What is Modin on Ray expectations regarding ingesting large datasets in the dozens of terabytes and possibly more? Is there any presentation/paper discussing benchmarks with such dataset size?

In the Modin technical report, Dataframe Systems: Theory, Architecture, and Implementation | EECS at UC Berkeley, benchmarks are described in chapter 6, I see the 2 set ups:

  1. A single EC2 x1.32xlarge 128 cores and 1,952 GB RAM with a dataset up to 250GB (1.6B rows)
  2. A single x1e.32xlarge instance with 128 CPUs and 4TB of memory but the dataset itself is only 23GB (150M rows).

Can you provide benchmarks for larger datasets in the dozen of terrabytes size?

Specifically, I’m interested in understanding if you have any recommended approach for loading several files into a single Modin DataFrame specifically in the two cases

  1. A small amount of very large files
  2. A large number of small files

I’m also interested in understanding the major limitations for these dataset sizes across the different IO supported in pd.read_<file> and I/O APIs — Modin 0+untagged.50.g9498b92.dirty documentation

  • read_csv
  • read_parquet
  • read_sql
1 Like

Hi @Cherif_Jazra !

Thanks for reading my thesis :smile:! A couple of comments on your questions here:

This is something we’re working on, but let me address your two points because it’s an area of active development and improvement in Modin.

  1. A small amount of very large files

One thing I think that would be good to understand is file skew here and how it can impact Modin.
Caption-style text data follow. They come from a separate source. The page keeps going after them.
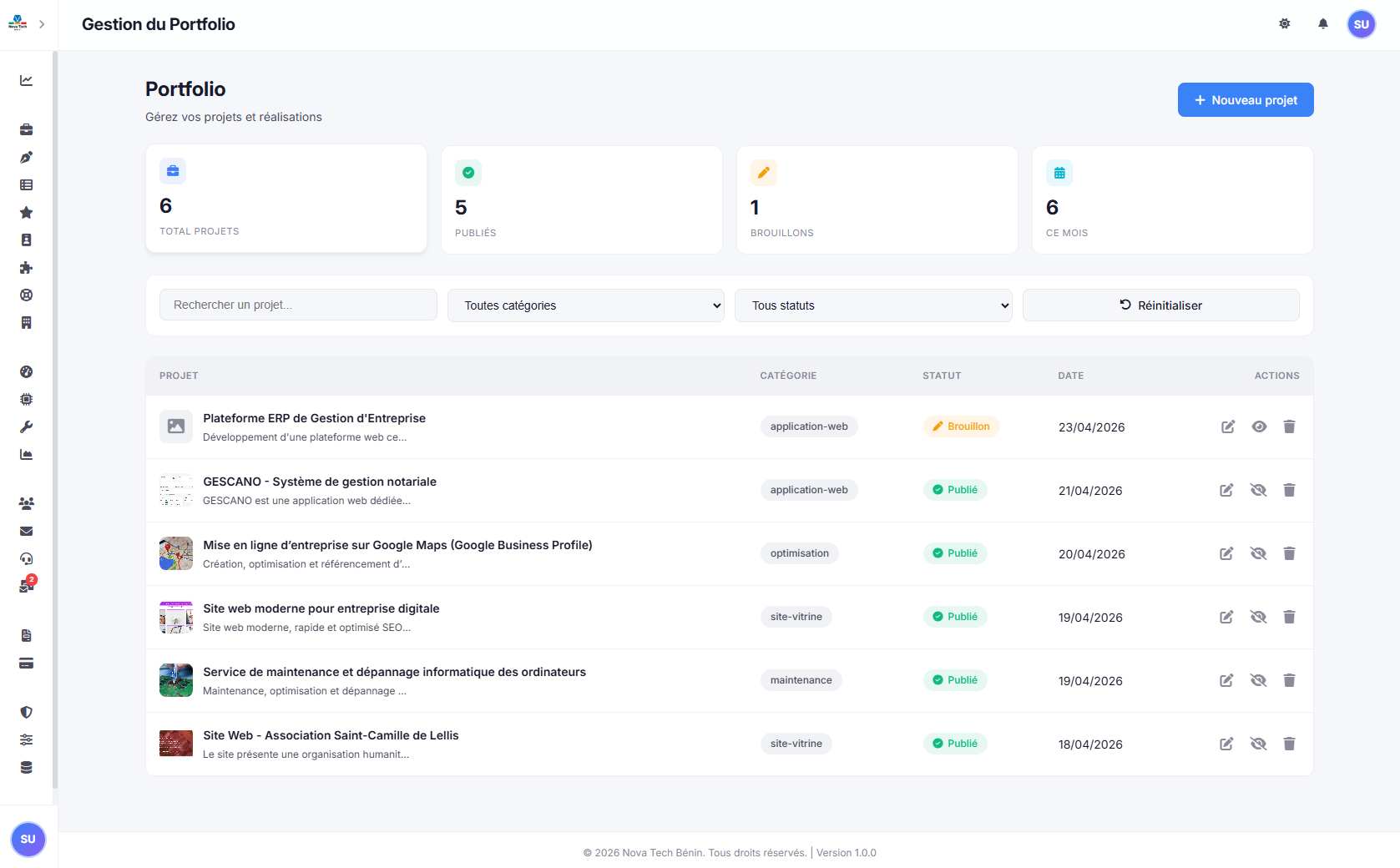 Plateforme ERP de Gestion d'Entreprise - Aperçu 3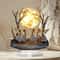 Moon Elf Acrylic Tabletop Decor Mystical Fantasy Desk Ornament With Stand 3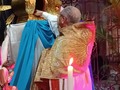#Abr06 Una vez concluidos los actos Litúrgicos propios del Jueves Santo, el Arzobispo de Mérida, Monseñor Helizandro Terán, traslado el Santisimo hasta su monumento para la Adoración de los fieles, quedando el Altar Mayor de La Catedral totalmente desnudo #Mérida #Catedral #SemanaSanta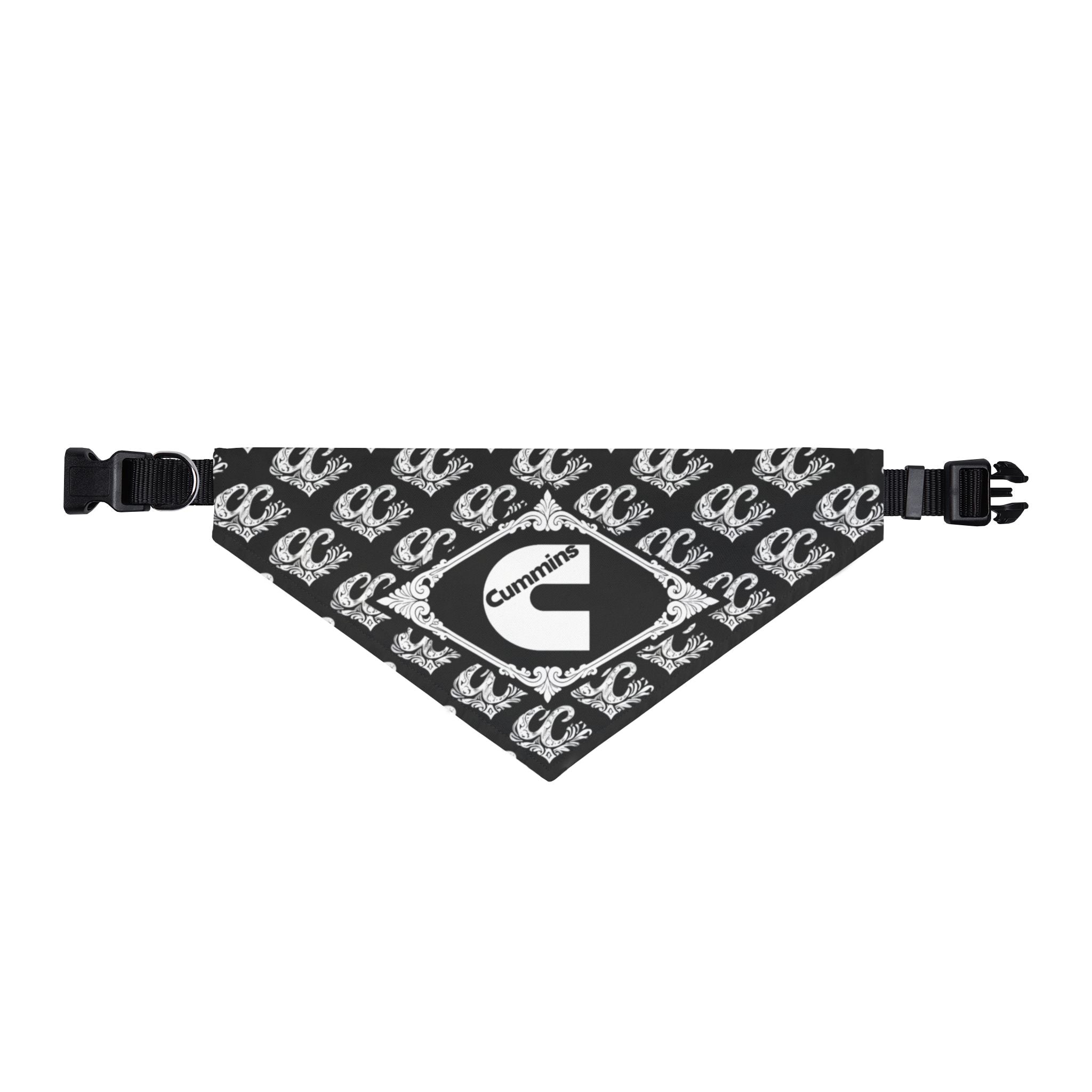 Clip-On Pet Bandana — "Coal Cartel Cummins"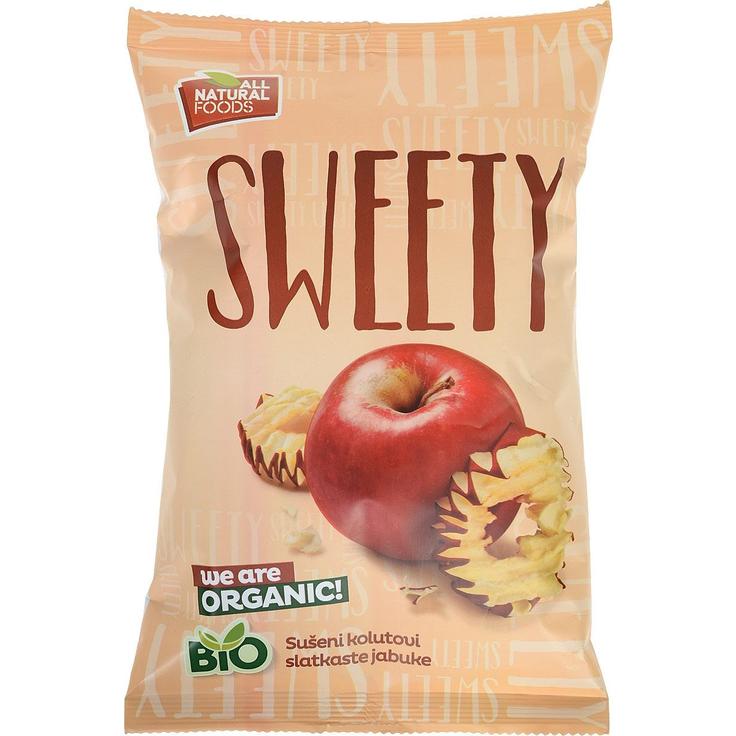 Яблочные чипсы - сушеные колечки сладких яблок SWEETY 40 г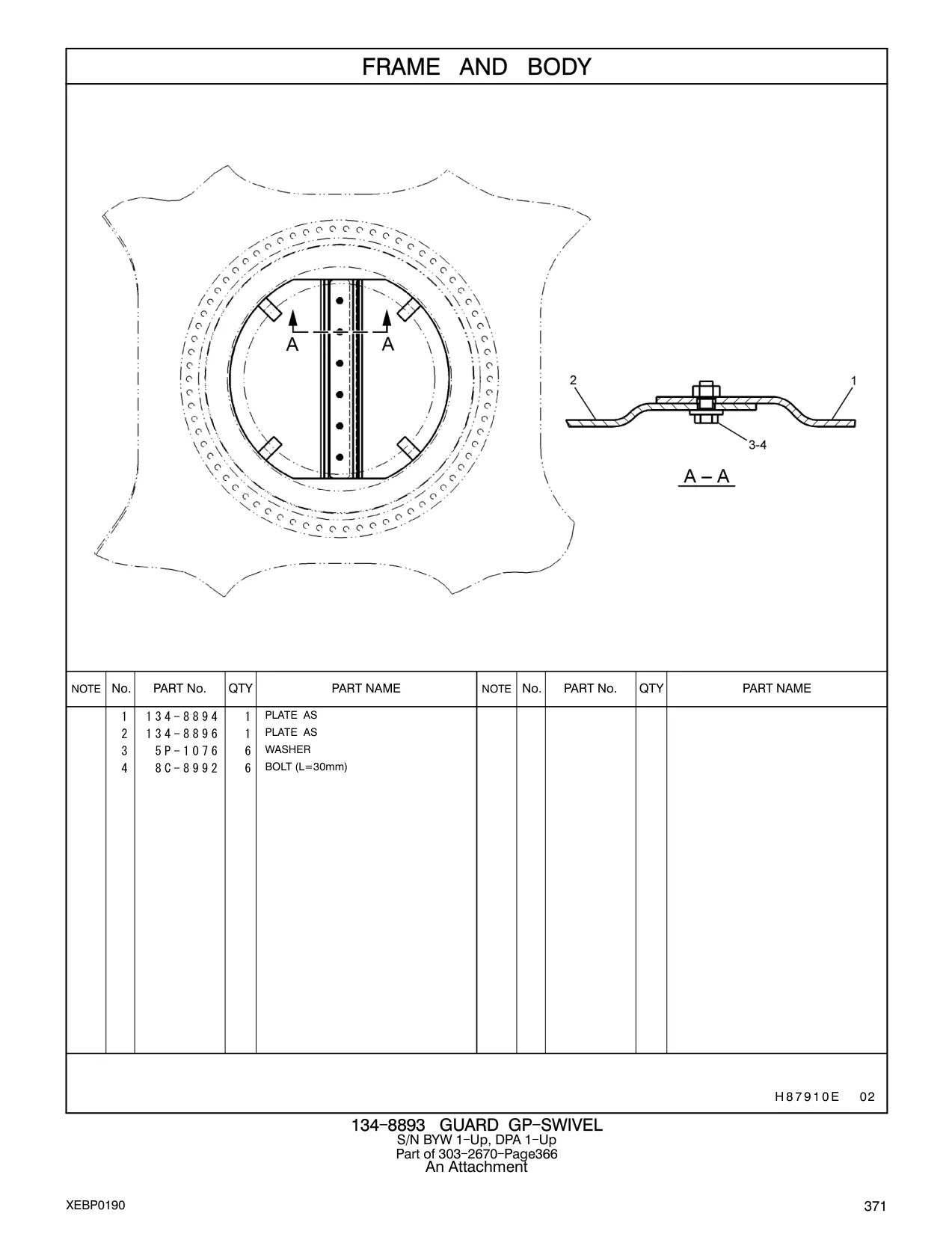 134-8896 - PLATE AS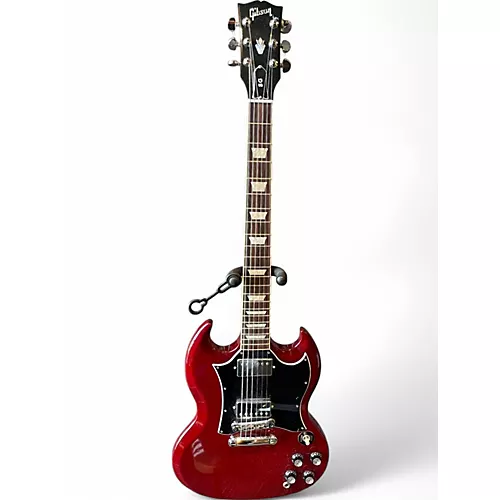 Used 2021 Gibson SG Standard Cherry Solid Body Electric Guitar Cherry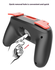 Nintendo Switch 2 Joy-Con Controller Grip 2-Pack (Rood/Blauw) afbeelding 6
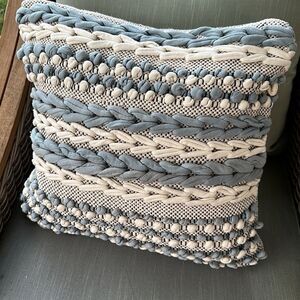 Nicole Miller Boho Textured Accent Pillow Cover (1)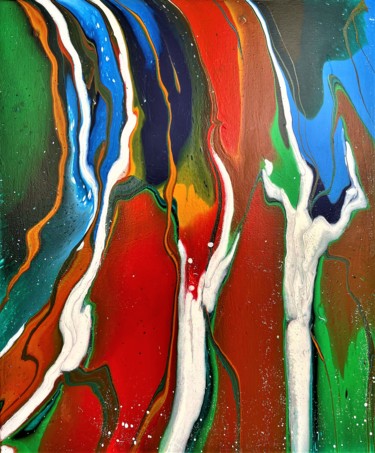 Ζωγραφική με τίτλο "Bold colors (I)" από Teresa Kosakowska-Cholody, Αυθεντικά έργα τέχνης, Ακρυλικό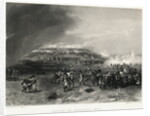 Engraving of Battle of Bunker Hill by Anonymous
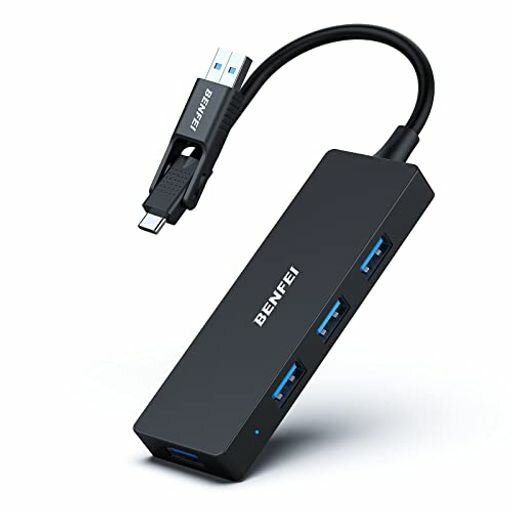 BENFEI USB 3.0 nu USB-C nu 2-IN-1 USB TYPE-A/TYPE-CڑΉ USB 3.0|[g4 LfBoCXɑΉ: MACOS PC/MACBOOK/MAC PRO/MAC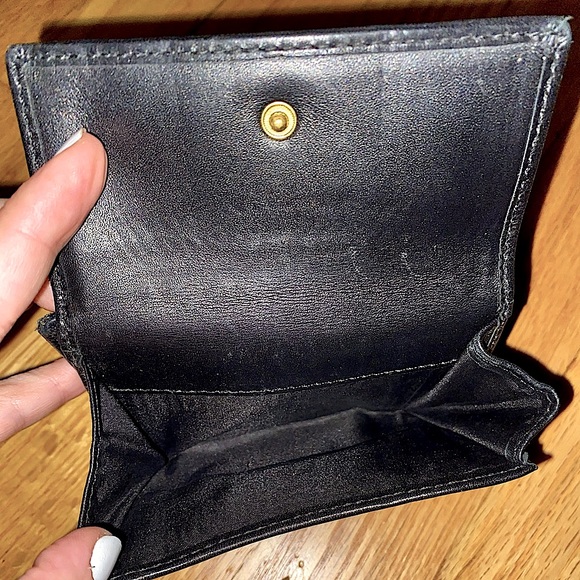 Coach Black and Gold Wallet - Picture 6 of 6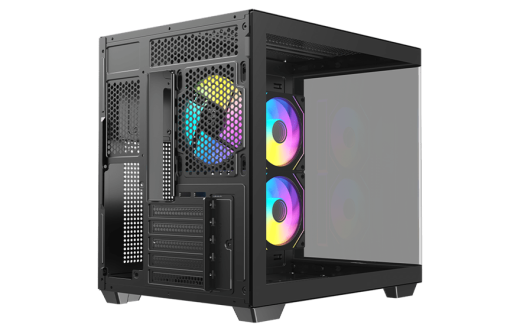 Корпус AOC CG350B 3F M-ATX/ITX 1xUSB2.0 1xUSB3.0 1xType-C 1xAudio/Mic Черный AOC-CG350-BF3V1R0W2-G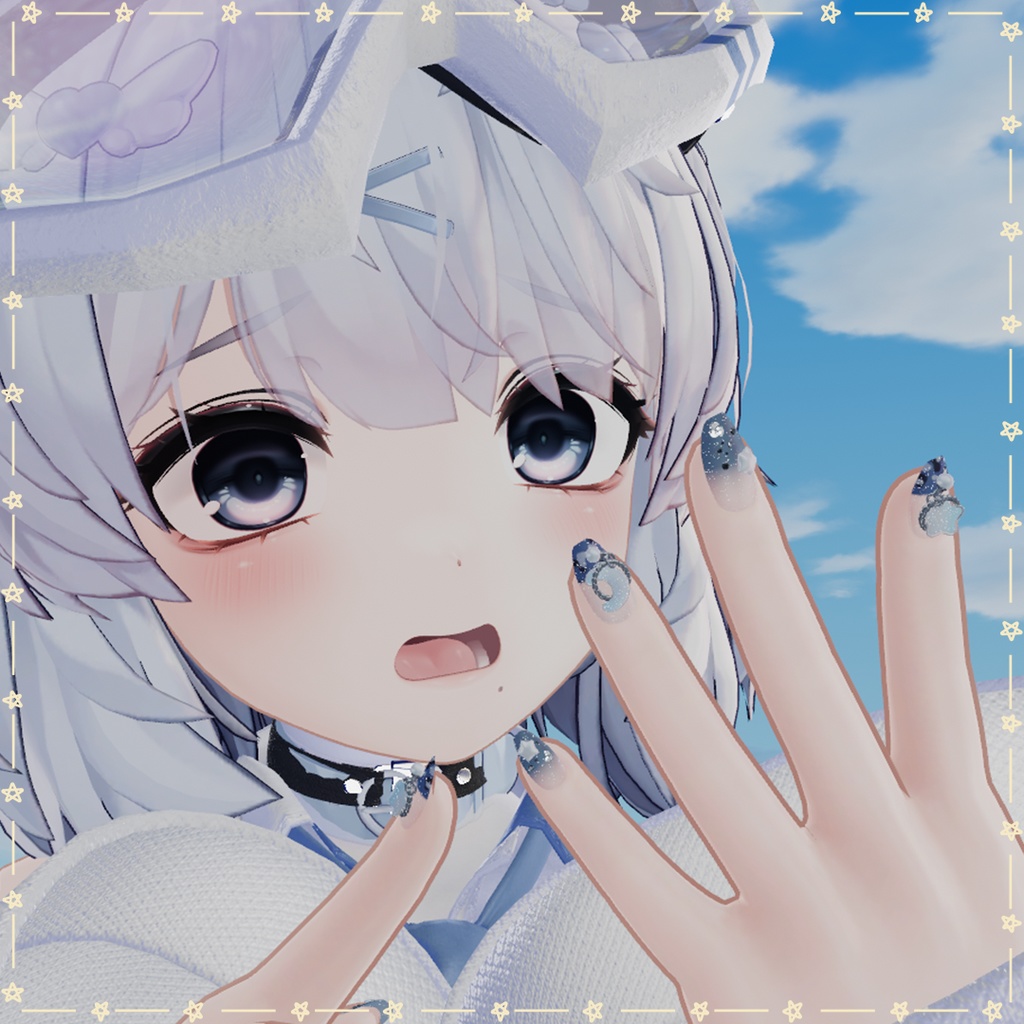 【Galaxy Pearl Dream Nail】🌌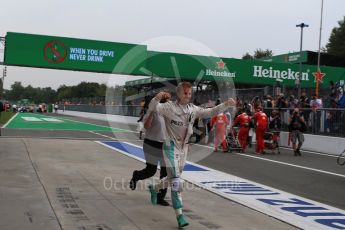 World © Octane Photographic Ltd. Mercedes AMG Petronas – Nico Rosberg. Sunday 4th September 2016, F1 Italian GP Parc Ferme, Monza, Italy. Digital Ref :1711LB2D7423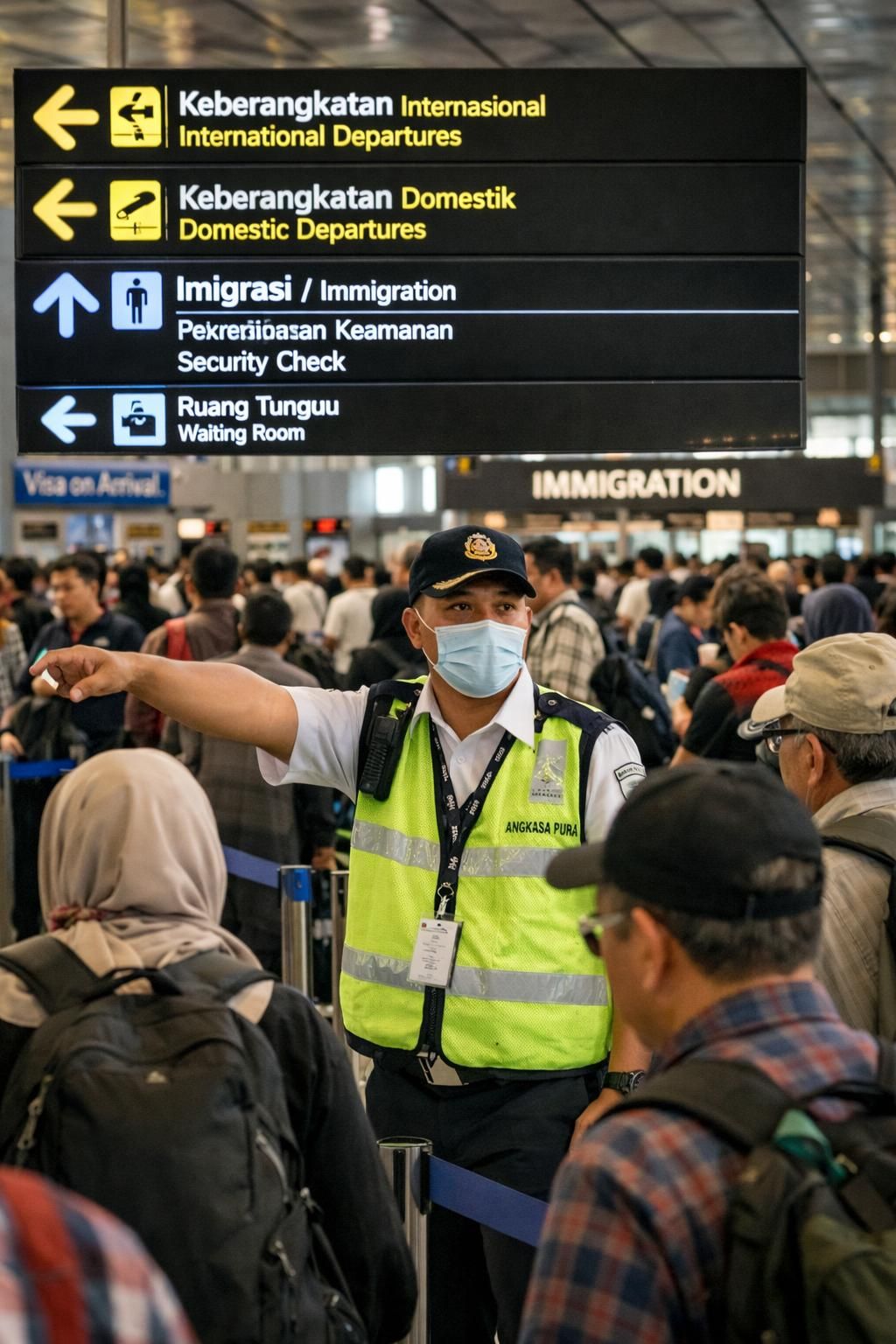 kementerian perhubungan melakukan evaluasi operasional bandara soekarno hatta menyusul lonjakan jumlah penumpang, untuk memastikan kelancaran dan keamanan layanan.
One thing we have currently under development is a way to balance partitions after multiple concat operations. This is actively being worked on here: FIX-#3675: dataframe repartitioning after 'concat' operation in case actual partitions count is more than twice `NPartitions` by anmyachev · Pull Request #3720 · modin-project/modin · GitHub

  1. A large number of small files

This is related, but maybe a bit easier of a case to optimize for. With smaller partitions, it’s easier to merge them logically before we do a physical merge, so to the developer they will appear as normal and generally balanced partitions. This is easier when the partitions are small, which can happen with a large number of small files.

If you’re passing in a glob with read_csv_glob, there is no need to rebalance since the glob reader will be able to calculate good partitioning with knowledge of all of the files in advance.

The major limitations of read_csv in larger files is that the schema needs to be derived from the data after all of the data is loaded. This is expensive. This is also true for read_json(lines=True) and read_table

read_parquet limitation is that it is hard to tell how many rows are in a given file, and row-based partitioning is important for the scale you’re talking about. Nested parquet files and lots of partitions can make this complex, and I don’t think our reader is currently able to generate optimal partitioning in really complex nested parquet file structures.

read_sql in pandas doesn’t have a parameter for partition_column or something equivalent, so for some databases we end up with a syntax error in our generated SQL statements for reading partitioned data. This is also an area we are looking at, creating database-dependent SQL clauses for splitting up the query.

Does this make sense? Happy to answer any other questions!